Wickberg Frida, Lenhard Fabian, Aspvall Kristina, Serlachius Eva, Andrén Per, Johansson Fred, Silverberg-Mörse Maria, Mataix-Cols David
Stockholm Health Care Services, Region Stockholm, Sweden.
Centre for Psychiatry Research, Department of Clinical Neuroscience, Karolinska Institutet, & Stockholm Health Care Services, Region Stockholm, Sweden.
Internet Interv. 2022 Mar 4;28:100520. doi: 10.1016/j.invent.2022.100520. eCollection 2022 Apr.
Obsessive-compulsive disorder (OCD) is a treatable condition that often requires specialist care, particularly when comorbid with autism spectrum disorder (ASD). However, specialist clinics are few and typically located in large medical centers. To increase availability of evidence-based treatment for OCD in individuals with ASD, we adapted an internet-delivered cognitive behavior therapy (ICBT) protocol to suit the needs of these individuals and conducted a feasibility study ( = 22). The primary outcome was the clinician-rated Children's Yale-Brown Obsessive-Compulsive Scale (CY-BOCS), administered at pre- and post-treatment as well as 3 months after treatment. ICBT was deemed acceptable and was associated with clinically significant improvements in CY-BOCS scores, corresponding to a large within-group effect size (Cohen's = 1.33). Similarly, significant improvements were observed in most of the secondary parent- and self-rated measures. Approximately 60% of the participants were classed as treatment responders and 50% were in remission from their OCD at the 3-month follow-up. To provide a meaningful benchmark, we also analyzed data from a specialist clinic that regularly treats individuals with comorbid OCD and ASD ( = 52). These analyses indicated that specialized in-person CBT produced significantly larger effects ( = 2.69) while being markedly more resource demanding, compared to ICBT. To conclude, ICBT can be successfully adapted to treat OCD in youth with ASD and may be a viable alternative for those who do not have direct access to highly specialized treatment. Further improvements of the treatment protocol based on participant and therapist feedback are warranted, as is a formal test of its efficacy and cost-effectiveness in a randomized controlled trial.

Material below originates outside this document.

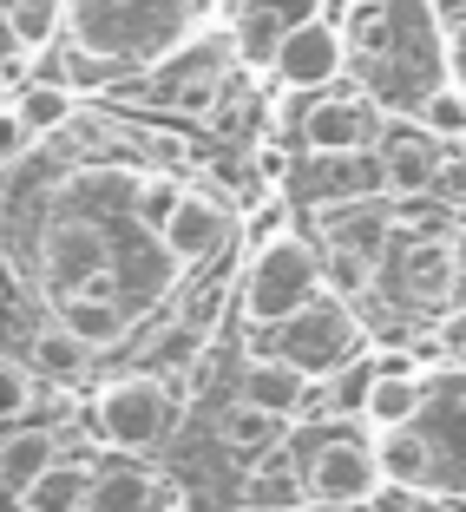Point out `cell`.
I'll use <instances>...</instances> for the list:
<instances>
[{"mask_svg":"<svg viewBox=\"0 0 466 512\" xmlns=\"http://www.w3.org/2000/svg\"><path fill=\"white\" fill-rule=\"evenodd\" d=\"M447 73H453V86L466 92V20L447 27Z\"/></svg>","mask_w":466,"mask_h":512,"instance_id":"cell-32","label":"cell"},{"mask_svg":"<svg viewBox=\"0 0 466 512\" xmlns=\"http://www.w3.org/2000/svg\"><path fill=\"white\" fill-rule=\"evenodd\" d=\"M60 322L92 348V355H106V348L125 342V302H112V296H66Z\"/></svg>","mask_w":466,"mask_h":512,"instance_id":"cell-21","label":"cell"},{"mask_svg":"<svg viewBox=\"0 0 466 512\" xmlns=\"http://www.w3.org/2000/svg\"><path fill=\"white\" fill-rule=\"evenodd\" d=\"M447 27L440 0H368L348 14V53L368 79V99L394 106L401 119L427 106V92L447 86Z\"/></svg>","mask_w":466,"mask_h":512,"instance_id":"cell-1","label":"cell"},{"mask_svg":"<svg viewBox=\"0 0 466 512\" xmlns=\"http://www.w3.org/2000/svg\"><path fill=\"white\" fill-rule=\"evenodd\" d=\"M230 40H237V66H270L276 73V53H283V40H289V20L270 14L263 0H250V7L230 20Z\"/></svg>","mask_w":466,"mask_h":512,"instance_id":"cell-24","label":"cell"},{"mask_svg":"<svg viewBox=\"0 0 466 512\" xmlns=\"http://www.w3.org/2000/svg\"><path fill=\"white\" fill-rule=\"evenodd\" d=\"M289 237V204L283 197H263V204H250V217H243V250H263V243Z\"/></svg>","mask_w":466,"mask_h":512,"instance_id":"cell-30","label":"cell"},{"mask_svg":"<svg viewBox=\"0 0 466 512\" xmlns=\"http://www.w3.org/2000/svg\"><path fill=\"white\" fill-rule=\"evenodd\" d=\"M171 421V394L158 375H119L106 394H99V407H92V427L112 440V447H151V440L165 434Z\"/></svg>","mask_w":466,"mask_h":512,"instance_id":"cell-7","label":"cell"},{"mask_svg":"<svg viewBox=\"0 0 466 512\" xmlns=\"http://www.w3.org/2000/svg\"><path fill=\"white\" fill-rule=\"evenodd\" d=\"M112 263H119V256L106 250V230L92 224V217H60V224L46 230V243H40V276L53 283V302L79 296V289H86L99 270H112Z\"/></svg>","mask_w":466,"mask_h":512,"instance_id":"cell-10","label":"cell"},{"mask_svg":"<svg viewBox=\"0 0 466 512\" xmlns=\"http://www.w3.org/2000/svg\"><path fill=\"white\" fill-rule=\"evenodd\" d=\"M7 106L20 112V125H27L33 138H53V132H66V125H73L79 92L66 86V79H27L20 92H7Z\"/></svg>","mask_w":466,"mask_h":512,"instance_id":"cell-18","label":"cell"},{"mask_svg":"<svg viewBox=\"0 0 466 512\" xmlns=\"http://www.w3.org/2000/svg\"><path fill=\"white\" fill-rule=\"evenodd\" d=\"M165 243L178 250L184 270H197V263H211V256L230 243V211L217 204V197H204V191H184V204L165 224Z\"/></svg>","mask_w":466,"mask_h":512,"instance_id":"cell-13","label":"cell"},{"mask_svg":"<svg viewBox=\"0 0 466 512\" xmlns=\"http://www.w3.org/2000/svg\"><path fill=\"white\" fill-rule=\"evenodd\" d=\"M197 0H66V53L73 73H132L158 66L191 40Z\"/></svg>","mask_w":466,"mask_h":512,"instance_id":"cell-2","label":"cell"},{"mask_svg":"<svg viewBox=\"0 0 466 512\" xmlns=\"http://www.w3.org/2000/svg\"><path fill=\"white\" fill-rule=\"evenodd\" d=\"M53 460H60V440L46 434L40 421L7 427V447H0V480H7V499H20L46 467H53Z\"/></svg>","mask_w":466,"mask_h":512,"instance_id":"cell-17","label":"cell"},{"mask_svg":"<svg viewBox=\"0 0 466 512\" xmlns=\"http://www.w3.org/2000/svg\"><path fill=\"white\" fill-rule=\"evenodd\" d=\"M86 512H165V480L145 467H112L92 480Z\"/></svg>","mask_w":466,"mask_h":512,"instance_id":"cell-19","label":"cell"},{"mask_svg":"<svg viewBox=\"0 0 466 512\" xmlns=\"http://www.w3.org/2000/svg\"><path fill=\"white\" fill-rule=\"evenodd\" d=\"M60 33H66V0H7V40H20L27 53H46Z\"/></svg>","mask_w":466,"mask_h":512,"instance_id":"cell-26","label":"cell"},{"mask_svg":"<svg viewBox=\"0 0 466 512\" xmlns=\"http://www.w3.org/2000/svg\"><path fill=\"white\" fill-rule=\"evenodd\" d=\"M453 276H460V296H466V224H453Z\"/></svg>","mask_w":466,"mask_h":512,"instance_id":"cell-36","label":"cell"},{"mask_svg":"<svg viewBox=\"0 0 466 512\" xmlns=\"http://www.w3.org/2000/svg\"><path fill=\"white\" fill-rule=\"evenodd\" d=\"M178 204H184V184L178 178H138V224L165 230Z\"/></svg>","mask_w":466,"mask_h":512,"instance_id":"cell-29","label":"cell"},{"mask_svg":"<svg viewBox=\"0 0 466 512\" xmlns=\"http://www.w3.org/2000/svg\"><path fill=\"white\" fill-rule=\"evenodd\" d=\"M270 355H283V362H296L309 381H342L348 368L368 355V329L355 322V309L335 296H316L302 316H289L283 329H276V348Z\"/></svg>","mask_w":466,"mask_h":512,"instance_id":"cell-4","label":"cell"},{"mask_svg":"<svg viewBox=\"0 0 466 512\" xmlns=\"http://www.w3.org/2000/svg\"><path fill=\"white\" fill-rule=\"evenodd\" d=\"M322 256L316 243L302 237H276L263 243V250H250V263H243V322L250 329H283L289 316H302L309 302L322 296Z\"/></svg>","mask_w":466,"mask_h":512,"instance_id":"cell-3","label":"cell"},{"mask_svg":"<svg viewBox=\"0 0 466 512\" xmlns=\"http://www.w3.org/2000/svg\"><path fill=\"white\" fill-rule=\"evenodd\" d=\"M263 7H270V14H283L289 27H302V20H316V14H322V0H263Z\"/></svg>","mask_w":466,"mask_h":512,"instance_id":"cell-33","label":"cell"},{"mask_svg":"<svg viewBox=\"0 0 466 512\" xmlns=\"http://www.w3.org/2000/svg\"><path fill=\"white\" fill-rule=\"evenodd\" d=\"M375 453H381V473H388L394 486H434V447H427V434L421 427H388V434L375 440Z\"/></svg>","mask_w":466,"mask_h":512,"instance_id":"cell-23","label":"cell"},{"mask_svg":"<svg viewBox=\"0 0 466 512\" xmlns=\"http://www.w3.org/2000/svg\"><path fill=\"white\" fill-rule=\"evenodd\" d=\"M243 401L270 407V414H283V421H296L302 401H309V375H302L296 362H283V355H256L250 368H243Z\"/></svg>","mask_w":466,"mask_h":512,"instance_id":"cell-16","label":"cell"},{"mask_svg":"<svg viewBox=\"0 0 466 512\" xmlns=\"http://www.w3.org/2000/svg\"><path fill=\"white\" fill-rule=\"evenodd\" d=\"M427 407V375H414V368H381L375 381H368V394H361V414H368V427L375 434H388V427H414Z\"/></svg>","mask_w":466,"mask_h":512,"instance_id":"cell-15","label":"cell"},{"mask_svg":"<svg viewBox=\"0 0 466 512\" xmlns=\"http://www.w3.org/2000/svg\"><path fill=\"white\" fill-rule=\"evenodd\" d=\"M414 427L434 447V486L427 493L466 499V368H447L440 381H427V407Z\"/></svg>","mask_w":466,"mask_h":512,"instance_id":"cell-6","label":"cell"},{"mask_svg":"<svg viewBox=\"0 0 466 512\" xmlns=\"http://www.w3.org/2000/svg\"><path fill=\"white\" fill-rule=\"evenodd\" d=\"M440 348H447L453 368H466V309H453V316L440 322Z\"/></svg>","mask_w":466,"mask_h":512,"instance_id":"cell-31","label":"cell"},{"mask_svg":"<svg viewBox=\"0 0 466 512\" xmlns=\"http://www.w3.org/2000/svg\"><path fill=\"white\" fill-rule=\"evenodd\" d=\"M283 427H289L283 414H270V407H256V401H243V394H237V407L217 421V440H224L230 453H263V447H276Z\"/></svg>","mask_w":466,"mask_h":512,"instance_id":"cell-25","label":"cell"},{"mask_svg":"<svg viewBox=\"0 0 466 512\" xmlns=\"http://www.w3.org/2000/svg\"><path fill=\"white\" fill-rule=\"evenodd\" d=\"M27 355L33 362H40V375H53V381H79L92 368V348L79 342L73 329H66V322H53V329H40L27 342Z\"/></svg>","mask_w":466,"mask_h":512,"instance_id":"cell-27","label":"cell"},{"mask_svg":"<svg viewBox=\"0 0 466 512\" xmlns=\"http://www.w3.org/2000/svg\"><path fill=\"white\" fill-rule=\"evenodd\" d=\"M381 119L368 92H316L302 112V151L309 158H348V151H375Z\"/></svg>","mask_w":466,"mask_h":512,"instance_id":"cell-8","label":"cell"},{"mask_svg":"<svg viewBox=\"0 0 466 512\" xmlns=\"http://www.w3.org/2000/svg\"><path fill=\"white\" fill-rule=\"evenodd\" d=\"M414 119H421L427 132H440L447 145H466V92H460V86L447 79L440 92H427V106L414 112Z\"/></svg>","mask_w":466,"mask_h":512,"instance_id":"cell-28","label":"cell"},{"mask_svg":"<svg viewBox=\"0 0 466 512\" xmlns=\"http://www.w3.org/2000/svg\"><path fill=\"white\" fill-rule=\"evenodd\" d=\"M440 145H447L440 132H427L421 119L401 125V112H394V125L381 132V145H375V151H381V178H388V191H394V197H427V191H434V184L447 178V151H440Z\"/></svg>","mask_w":466,"mask_h":512,"instance_id":"cell-11","label":"cell"},{"mask_svg":"<svg viewBox=\"0 0 466 512\" xmlns=\"http://www.w3.org/2000/svg\"><path fill=\"white\" fill-rule=\"evenodd\" d=\"M302 493H309V473H296L289 453H263L243 480V506L250 512H296Z\"/></svg>","mask_w":466,"mask_h":512,"instance_id":"cell-20","label":"cell"},{"mask_svg":"<svg viewBox=\"0 0 466 512\" xmlns=\"http://www.w3.org/2000/svg\"><path fill=\"white\" fill-rule=\"evenodd\" d=\"M342 66H355L348 27H335V20H322V14L289 27L283 53H276V79H283L289 92H329L335 79H342Z\"/></svg>","mask_w":466,"mask_h":512,"instance_id":"cell-9","label":"cell"},{"mask_svg":"<svg viewBox=\"0 0 466 512\" xmlns=\"http://www.w3.org/2000/svg\"><path fill=\"white\" fill-rule=\"evenodd\" d=\"M401 289L414 302H447L460 296V276H453V230H427V237L401 243Z\"/></svg>","mask_w":466,"mask_h":512,"instance_id":"cell-14","label":"cell"},{"mask_svg":"<svg viewBox=\"0 0 466 512\" xmlns=\"http://www.w3.org/2000/svg\"><path fill=\"white\" fill-rule=\"evenodd\" d=\"M381 486H388V473H381V453L368 440H355V434L316 440V453H309V499H322L335 512H355V506H375Z\"/></svg>","mask_w":466,"mask_h":512,"instance_id":"cell-5","label":"cell"},{"mask_svg":"<svg viewBox=\"0 0 466 512\" xmlns=\"http://www.w3.org/2000/svg\"><path fill=\"white\" fill-rule=\"evenodd\" d=\"M92 480H99V473L79 467V460H53V467L20 493V506H27V512H86Z\"/></svg>","mask_w":466,"mask_h":512,"instance_id":"cell-22","label":"cell"},{"mask_svg":"<svg viewBox=\"0 0 466 512\" xmlns=\"http://www.w3.org/2000/svg\"><path fill=\"white\" fill-rule=\"evenodd\" d=\"M7 512H27V506H20V499H14V506H7Z\"/></svg>","mask_w":466,"mask_h":512,"instance_id":"cell-38","label":"cell"},{"mask_svg":"<svg viewBox=\"0 0 466 512\" xmlns=\"http://www.w3.org/2000/svg\"><path fill=\"white\" fill-rule=\"evenodd\" d=\"M316 224H322V243H329V250L381 263V250H388V237H394V204H381V197H348V204H322Z\"/></svg>","mask_w":466,"mask_h":512,"instance_id":"cell-12","label":"cell"},{"mask_svg":"<svg viewBox=\"0 0 466 512\" xmlns=\"http://www.w3.org/2000/svg\"><path fill=\"white\" fill-rule=\"evenodd\" d=\"M256 171H263V178H283V171H289V158H283V151H276V145H263V151H256Z\"/></svg>","mask_w":466,"mask_h":512,"instance_id":"cell-34","label":"cell"},{"mask_svg":"<svg viewBox=\"0 0 466 512\" xmlns=\"http://www.w3.org/2000/svg\"><path fill=\"white\" fill-rule=\"evenodd\" d=\"M440 14H447V20H466V0H440Z\"/></svg>","mask_w":466,"mask_h":512,"instance_id":"cell-37","label":"cell"},{"mask_svg":"<svg viewBox=\"0 0 466 512\" xmlns=\"http://www.w3.org/2000/svg\"><path fill=\"white\" fill-rule=\"evenodd\" d=\"M407 512H460V506H453V493H414Z\"/></svg>","mask_w":466,"mask_h":512,"instance_id":"cell-35","label":"cell"}]
</instances>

强迫症(OCD)是一种可治疗的疾病,通常需要专科护理,尤其是当与自闭症谱系障碍(ASD)共病时。然而,专科诊所很少,且通常位于大型医疗中心。为了增加为患有ASD的个体提供基于证据的强迫症治疗的可及性,我们改编了一种互联网认知行为疗法(ICBT)方案以满足这些个体的需求,并进行了一项可行性研究(n = 22)。主要结局是由临床医生评定的儿童耶鲁-布朗强迫症量表(CY-BOCS),在治疗前、治疗后以及治疗后3个月进行评定。ICBT被认为是可接受的,并且与CY-BOCS评分的临床显著改善相关,对应于较大的组内效应量(科恩d = 1.33)。同样,在大多数次要的家长评定和自我评定指标中也观察到了显著改善。在3个月的随访中,约60%的参与者被归类为治疗反应者,50%的参与者强迫症症状缓解。为了提供一个有意义的基准,我们还分析了一家定期治疗共病强迫症和ASD个体的专科诊所的数据(n = 52)。这些分析表明,与ICBT相比,专门的面对面认知行为疗法产生的效果显著更大(d = 2.69),但资源需求明显更多。总之,ICBT可以成功改编用于治疗患有ASD的青少年强迫症,对于那些无法直接获得高度专业化治疗的人来说可能是一种可行的选择。基于参与者和治疗师的反馈对治疗方案进行进一步改进是有必要的,在随机对照试验中对其疗效和成本效益进行正式测试也是如此。